Text block
On 10 February 2021, EU member states agreed on a negotiating mandate for new rules on the protection of privacy and confidentiality in the use of electronic communications services. These updated ePrivacy rules will define cases in which service providers are allowed to process electronic communications data or have access to data stored on end-users’ devices. This agreement allows the Portuguese presidency to start talks with the European Parliament on the final text.
Pedro Nuno Santos, Portuguese Minister for Infrastructure and Housing, President of the Council, says:
“Robust privacy rules are vital for creating and maintaining trust in a digital world. The path to the Council position has not been easy, but we now have a mandate that strikes a good balance between solid protection of the private life of individuals and fostering the development of new technologies and innovation. The Portuguese presidency is very pleased to launch talks now with the European Parliament on this key proposal.”
An update to the existing ePrivacy directive of 2002 is needed to cater for new technological and market developments, such as the current widespread use of Voice over IP, web-based email and messaging services, and the emergence of new techniques for tracking users’ online behaviour.
The draft ePrivacy regulation will replace the existing ePrivacy directive.
A summary of the Council mandate is set out below. You can read more about the background to this in our View from Brussels column and about the EU’s shift towards a digital Europe.

Written instruction
Answer these questions using the ePrivacy text above:
(a) On what date did EU member states agree on the negotiating mandate?
(b) In what year was the existing ePrivacy directive adopted?
(c) What office does Pedro Nuno Santos hold in the Portuguese government?
The rows below have no connection to the ePrivacy text.

Excerpts from a spatial dataset:
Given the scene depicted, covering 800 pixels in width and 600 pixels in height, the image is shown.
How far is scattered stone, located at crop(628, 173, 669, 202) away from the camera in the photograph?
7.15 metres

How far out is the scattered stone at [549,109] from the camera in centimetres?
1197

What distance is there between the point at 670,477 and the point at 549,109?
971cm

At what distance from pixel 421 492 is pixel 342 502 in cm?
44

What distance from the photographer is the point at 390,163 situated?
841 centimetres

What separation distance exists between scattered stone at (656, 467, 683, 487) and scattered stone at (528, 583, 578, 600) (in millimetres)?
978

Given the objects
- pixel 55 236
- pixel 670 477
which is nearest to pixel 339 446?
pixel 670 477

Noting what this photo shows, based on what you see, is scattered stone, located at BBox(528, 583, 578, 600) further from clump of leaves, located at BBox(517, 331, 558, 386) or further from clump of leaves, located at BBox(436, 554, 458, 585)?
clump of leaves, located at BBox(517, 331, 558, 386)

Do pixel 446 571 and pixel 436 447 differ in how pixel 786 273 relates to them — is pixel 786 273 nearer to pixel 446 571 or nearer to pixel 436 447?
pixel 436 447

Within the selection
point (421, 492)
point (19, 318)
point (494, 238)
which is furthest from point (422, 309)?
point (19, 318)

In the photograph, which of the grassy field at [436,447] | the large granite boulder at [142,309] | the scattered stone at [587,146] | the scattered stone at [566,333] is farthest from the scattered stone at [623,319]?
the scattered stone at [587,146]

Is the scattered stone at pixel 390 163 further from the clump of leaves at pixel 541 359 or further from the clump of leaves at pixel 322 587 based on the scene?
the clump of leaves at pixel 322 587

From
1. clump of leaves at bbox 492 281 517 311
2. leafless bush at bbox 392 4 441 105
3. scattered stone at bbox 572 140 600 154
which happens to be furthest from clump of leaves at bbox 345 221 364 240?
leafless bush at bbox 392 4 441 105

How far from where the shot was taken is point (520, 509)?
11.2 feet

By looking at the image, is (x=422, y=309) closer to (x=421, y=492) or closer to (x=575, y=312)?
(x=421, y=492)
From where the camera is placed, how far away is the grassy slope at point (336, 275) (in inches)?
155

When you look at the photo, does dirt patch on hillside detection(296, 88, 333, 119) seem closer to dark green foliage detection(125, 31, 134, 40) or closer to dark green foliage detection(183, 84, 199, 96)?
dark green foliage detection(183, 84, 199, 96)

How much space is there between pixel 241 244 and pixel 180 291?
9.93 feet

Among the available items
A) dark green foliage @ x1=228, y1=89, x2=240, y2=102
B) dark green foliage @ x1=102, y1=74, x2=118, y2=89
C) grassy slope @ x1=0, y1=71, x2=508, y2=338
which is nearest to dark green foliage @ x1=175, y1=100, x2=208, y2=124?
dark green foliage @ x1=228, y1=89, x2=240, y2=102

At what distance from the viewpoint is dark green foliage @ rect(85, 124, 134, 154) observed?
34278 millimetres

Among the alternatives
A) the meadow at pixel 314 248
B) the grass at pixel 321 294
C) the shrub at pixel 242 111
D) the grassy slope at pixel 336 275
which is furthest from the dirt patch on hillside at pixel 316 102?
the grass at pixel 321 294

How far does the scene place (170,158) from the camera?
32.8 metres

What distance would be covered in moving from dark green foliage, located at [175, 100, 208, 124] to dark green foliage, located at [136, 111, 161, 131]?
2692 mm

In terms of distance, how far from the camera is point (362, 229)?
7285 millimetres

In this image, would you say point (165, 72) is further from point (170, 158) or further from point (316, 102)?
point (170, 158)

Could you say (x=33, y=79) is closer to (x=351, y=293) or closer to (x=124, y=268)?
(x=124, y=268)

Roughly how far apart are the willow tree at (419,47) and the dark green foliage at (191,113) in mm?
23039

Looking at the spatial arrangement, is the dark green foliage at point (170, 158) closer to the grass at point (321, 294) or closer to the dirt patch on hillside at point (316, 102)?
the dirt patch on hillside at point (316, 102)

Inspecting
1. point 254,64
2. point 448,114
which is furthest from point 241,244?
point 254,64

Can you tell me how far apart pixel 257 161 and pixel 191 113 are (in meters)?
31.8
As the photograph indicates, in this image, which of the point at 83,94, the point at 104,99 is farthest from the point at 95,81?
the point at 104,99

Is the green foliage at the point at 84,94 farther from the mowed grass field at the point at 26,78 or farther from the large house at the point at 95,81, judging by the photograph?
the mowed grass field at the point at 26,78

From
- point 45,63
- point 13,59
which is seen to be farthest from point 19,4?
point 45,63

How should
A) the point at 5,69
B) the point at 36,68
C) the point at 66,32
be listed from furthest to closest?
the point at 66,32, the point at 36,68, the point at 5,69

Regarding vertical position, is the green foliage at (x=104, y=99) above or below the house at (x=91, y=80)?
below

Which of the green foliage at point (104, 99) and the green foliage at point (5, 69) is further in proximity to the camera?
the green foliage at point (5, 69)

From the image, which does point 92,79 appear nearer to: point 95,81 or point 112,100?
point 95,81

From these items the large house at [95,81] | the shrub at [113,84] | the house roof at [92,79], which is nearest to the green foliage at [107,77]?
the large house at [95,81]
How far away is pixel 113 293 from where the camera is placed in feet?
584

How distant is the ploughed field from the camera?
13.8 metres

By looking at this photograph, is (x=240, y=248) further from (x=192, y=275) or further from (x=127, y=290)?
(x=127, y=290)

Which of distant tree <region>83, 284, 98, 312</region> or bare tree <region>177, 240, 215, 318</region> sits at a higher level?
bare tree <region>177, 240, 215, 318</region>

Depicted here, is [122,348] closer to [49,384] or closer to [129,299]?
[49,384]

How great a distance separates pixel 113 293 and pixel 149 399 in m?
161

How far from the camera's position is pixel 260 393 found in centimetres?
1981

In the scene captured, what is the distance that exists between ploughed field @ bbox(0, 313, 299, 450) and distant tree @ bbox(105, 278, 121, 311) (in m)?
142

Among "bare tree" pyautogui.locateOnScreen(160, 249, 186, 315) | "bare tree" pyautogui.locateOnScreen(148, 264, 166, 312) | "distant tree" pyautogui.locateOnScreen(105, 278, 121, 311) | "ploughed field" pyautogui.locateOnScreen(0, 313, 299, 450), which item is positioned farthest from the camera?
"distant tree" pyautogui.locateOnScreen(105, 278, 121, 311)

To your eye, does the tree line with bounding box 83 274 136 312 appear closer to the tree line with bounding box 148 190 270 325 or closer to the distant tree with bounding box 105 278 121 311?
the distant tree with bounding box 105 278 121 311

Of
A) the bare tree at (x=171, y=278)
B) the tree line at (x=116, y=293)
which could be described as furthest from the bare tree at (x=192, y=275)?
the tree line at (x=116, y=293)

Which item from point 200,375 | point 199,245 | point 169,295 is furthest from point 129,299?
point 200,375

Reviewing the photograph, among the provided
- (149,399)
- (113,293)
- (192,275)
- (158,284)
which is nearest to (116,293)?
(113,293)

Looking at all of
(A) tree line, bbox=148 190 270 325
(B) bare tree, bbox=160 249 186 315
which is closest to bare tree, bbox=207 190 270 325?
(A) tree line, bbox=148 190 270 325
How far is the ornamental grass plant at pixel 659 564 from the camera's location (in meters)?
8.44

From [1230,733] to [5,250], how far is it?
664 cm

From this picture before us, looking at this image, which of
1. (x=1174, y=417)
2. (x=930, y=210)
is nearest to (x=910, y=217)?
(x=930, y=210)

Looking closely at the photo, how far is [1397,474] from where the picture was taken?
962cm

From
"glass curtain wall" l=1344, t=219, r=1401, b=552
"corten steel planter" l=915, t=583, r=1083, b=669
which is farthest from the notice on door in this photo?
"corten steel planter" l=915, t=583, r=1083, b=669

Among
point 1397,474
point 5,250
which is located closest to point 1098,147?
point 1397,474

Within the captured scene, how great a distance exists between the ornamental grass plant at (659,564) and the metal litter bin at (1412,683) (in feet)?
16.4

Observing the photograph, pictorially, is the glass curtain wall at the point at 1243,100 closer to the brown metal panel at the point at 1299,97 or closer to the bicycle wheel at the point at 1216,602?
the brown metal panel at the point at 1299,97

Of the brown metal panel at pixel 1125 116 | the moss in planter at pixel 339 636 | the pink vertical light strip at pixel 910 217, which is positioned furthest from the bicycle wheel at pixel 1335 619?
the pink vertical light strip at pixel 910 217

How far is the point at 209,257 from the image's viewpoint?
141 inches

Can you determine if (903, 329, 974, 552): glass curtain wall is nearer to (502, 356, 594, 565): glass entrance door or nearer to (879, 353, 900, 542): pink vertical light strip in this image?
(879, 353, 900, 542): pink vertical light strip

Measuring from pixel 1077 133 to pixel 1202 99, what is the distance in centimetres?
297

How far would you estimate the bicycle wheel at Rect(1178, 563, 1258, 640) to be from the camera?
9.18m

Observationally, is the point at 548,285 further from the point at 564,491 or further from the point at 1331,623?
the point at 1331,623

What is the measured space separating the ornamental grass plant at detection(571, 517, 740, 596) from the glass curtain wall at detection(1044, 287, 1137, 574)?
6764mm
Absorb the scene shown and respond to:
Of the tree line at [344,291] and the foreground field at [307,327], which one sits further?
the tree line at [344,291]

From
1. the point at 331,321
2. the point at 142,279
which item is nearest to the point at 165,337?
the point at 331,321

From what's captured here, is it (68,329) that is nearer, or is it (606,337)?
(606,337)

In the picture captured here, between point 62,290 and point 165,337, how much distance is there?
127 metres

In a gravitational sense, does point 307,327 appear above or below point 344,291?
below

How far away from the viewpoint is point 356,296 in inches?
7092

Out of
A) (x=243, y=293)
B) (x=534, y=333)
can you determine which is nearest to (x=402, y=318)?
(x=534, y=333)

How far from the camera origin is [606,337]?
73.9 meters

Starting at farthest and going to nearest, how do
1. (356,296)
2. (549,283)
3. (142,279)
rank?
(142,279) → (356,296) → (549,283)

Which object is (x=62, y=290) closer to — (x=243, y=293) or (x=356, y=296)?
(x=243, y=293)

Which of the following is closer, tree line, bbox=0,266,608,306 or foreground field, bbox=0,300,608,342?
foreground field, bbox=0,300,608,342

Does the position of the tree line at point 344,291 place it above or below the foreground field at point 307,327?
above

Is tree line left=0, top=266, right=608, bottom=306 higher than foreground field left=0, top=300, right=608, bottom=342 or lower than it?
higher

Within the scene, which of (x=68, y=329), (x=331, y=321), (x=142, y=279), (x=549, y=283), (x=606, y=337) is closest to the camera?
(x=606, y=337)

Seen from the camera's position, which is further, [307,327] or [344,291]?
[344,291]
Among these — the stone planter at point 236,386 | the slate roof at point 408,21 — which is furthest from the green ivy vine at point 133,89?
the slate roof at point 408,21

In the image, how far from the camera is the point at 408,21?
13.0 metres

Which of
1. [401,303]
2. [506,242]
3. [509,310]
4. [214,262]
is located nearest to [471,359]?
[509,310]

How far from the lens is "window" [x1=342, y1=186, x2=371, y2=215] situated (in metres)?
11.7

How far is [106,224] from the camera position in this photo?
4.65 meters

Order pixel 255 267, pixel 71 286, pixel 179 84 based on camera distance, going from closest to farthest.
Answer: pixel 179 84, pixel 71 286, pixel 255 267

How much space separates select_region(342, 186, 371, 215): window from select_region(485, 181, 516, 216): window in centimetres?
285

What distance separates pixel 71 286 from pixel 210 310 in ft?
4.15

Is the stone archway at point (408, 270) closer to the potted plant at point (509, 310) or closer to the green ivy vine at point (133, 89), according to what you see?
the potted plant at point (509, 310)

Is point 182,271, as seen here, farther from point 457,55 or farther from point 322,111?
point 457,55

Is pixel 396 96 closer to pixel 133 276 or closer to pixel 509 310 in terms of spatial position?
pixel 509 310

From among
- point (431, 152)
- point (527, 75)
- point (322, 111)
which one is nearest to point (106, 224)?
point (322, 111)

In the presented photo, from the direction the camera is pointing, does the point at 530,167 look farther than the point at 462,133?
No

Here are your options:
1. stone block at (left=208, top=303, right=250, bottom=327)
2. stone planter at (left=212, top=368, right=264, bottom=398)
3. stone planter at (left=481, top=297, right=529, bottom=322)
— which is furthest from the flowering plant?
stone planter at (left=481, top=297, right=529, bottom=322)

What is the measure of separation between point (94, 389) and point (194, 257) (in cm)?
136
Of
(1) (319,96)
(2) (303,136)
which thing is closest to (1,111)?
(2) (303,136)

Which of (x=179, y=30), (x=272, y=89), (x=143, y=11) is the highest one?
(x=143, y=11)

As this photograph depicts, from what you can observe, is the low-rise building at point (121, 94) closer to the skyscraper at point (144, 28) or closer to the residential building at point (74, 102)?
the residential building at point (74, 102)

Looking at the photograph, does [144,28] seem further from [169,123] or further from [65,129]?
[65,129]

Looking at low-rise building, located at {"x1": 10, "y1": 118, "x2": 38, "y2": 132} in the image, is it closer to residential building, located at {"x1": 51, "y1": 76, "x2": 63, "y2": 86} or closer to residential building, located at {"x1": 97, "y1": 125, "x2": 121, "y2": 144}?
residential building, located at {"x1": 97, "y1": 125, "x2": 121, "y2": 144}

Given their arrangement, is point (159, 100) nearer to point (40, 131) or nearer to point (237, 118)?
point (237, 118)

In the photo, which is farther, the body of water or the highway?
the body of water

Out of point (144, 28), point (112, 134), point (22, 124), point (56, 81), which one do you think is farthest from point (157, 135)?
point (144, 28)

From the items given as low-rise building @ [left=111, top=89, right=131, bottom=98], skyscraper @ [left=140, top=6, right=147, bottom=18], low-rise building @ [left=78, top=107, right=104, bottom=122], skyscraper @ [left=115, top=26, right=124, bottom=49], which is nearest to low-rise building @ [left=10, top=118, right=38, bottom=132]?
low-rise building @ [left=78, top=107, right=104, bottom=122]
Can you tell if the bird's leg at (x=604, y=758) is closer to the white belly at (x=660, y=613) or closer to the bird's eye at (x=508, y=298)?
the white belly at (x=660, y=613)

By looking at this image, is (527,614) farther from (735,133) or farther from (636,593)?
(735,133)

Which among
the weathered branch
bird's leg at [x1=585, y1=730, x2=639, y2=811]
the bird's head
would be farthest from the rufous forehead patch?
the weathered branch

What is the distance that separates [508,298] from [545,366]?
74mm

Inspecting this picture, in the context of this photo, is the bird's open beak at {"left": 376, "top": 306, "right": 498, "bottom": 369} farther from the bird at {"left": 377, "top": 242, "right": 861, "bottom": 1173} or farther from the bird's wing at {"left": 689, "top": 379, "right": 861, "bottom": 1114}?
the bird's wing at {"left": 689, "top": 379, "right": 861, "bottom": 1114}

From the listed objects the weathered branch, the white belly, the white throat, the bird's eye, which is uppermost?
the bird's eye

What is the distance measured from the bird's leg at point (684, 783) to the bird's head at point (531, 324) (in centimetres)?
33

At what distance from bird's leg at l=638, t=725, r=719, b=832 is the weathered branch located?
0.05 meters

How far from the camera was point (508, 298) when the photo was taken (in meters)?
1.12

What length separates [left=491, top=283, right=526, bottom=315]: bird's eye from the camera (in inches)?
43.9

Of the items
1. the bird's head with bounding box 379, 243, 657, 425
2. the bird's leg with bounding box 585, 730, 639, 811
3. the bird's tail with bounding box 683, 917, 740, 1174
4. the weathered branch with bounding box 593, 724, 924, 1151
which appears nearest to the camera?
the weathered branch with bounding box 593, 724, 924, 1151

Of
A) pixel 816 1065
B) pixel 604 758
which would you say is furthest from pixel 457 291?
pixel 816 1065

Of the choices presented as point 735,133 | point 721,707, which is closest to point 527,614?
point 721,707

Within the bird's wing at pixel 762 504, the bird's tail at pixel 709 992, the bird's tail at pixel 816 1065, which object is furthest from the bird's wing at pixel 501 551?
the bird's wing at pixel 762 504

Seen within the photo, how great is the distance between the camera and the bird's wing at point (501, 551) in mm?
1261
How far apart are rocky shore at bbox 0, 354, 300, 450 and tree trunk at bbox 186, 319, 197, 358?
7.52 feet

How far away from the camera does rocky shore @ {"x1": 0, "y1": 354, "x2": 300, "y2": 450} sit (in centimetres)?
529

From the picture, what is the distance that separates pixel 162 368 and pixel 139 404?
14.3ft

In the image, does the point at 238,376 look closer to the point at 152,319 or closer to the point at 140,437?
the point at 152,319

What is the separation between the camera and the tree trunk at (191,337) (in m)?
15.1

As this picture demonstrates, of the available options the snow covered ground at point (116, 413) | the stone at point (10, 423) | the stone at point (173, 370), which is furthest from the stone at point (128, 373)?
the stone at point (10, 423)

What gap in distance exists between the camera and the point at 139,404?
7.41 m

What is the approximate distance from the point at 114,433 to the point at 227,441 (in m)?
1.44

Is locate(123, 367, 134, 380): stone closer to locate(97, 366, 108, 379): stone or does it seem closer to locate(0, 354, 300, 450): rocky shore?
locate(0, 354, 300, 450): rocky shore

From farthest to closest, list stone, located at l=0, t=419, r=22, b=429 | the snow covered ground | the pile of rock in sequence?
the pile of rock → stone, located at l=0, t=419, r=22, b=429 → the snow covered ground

Exercise output
(a) 10 February 2021
(b) 2002
(c) Minister for Infrastructure and Housing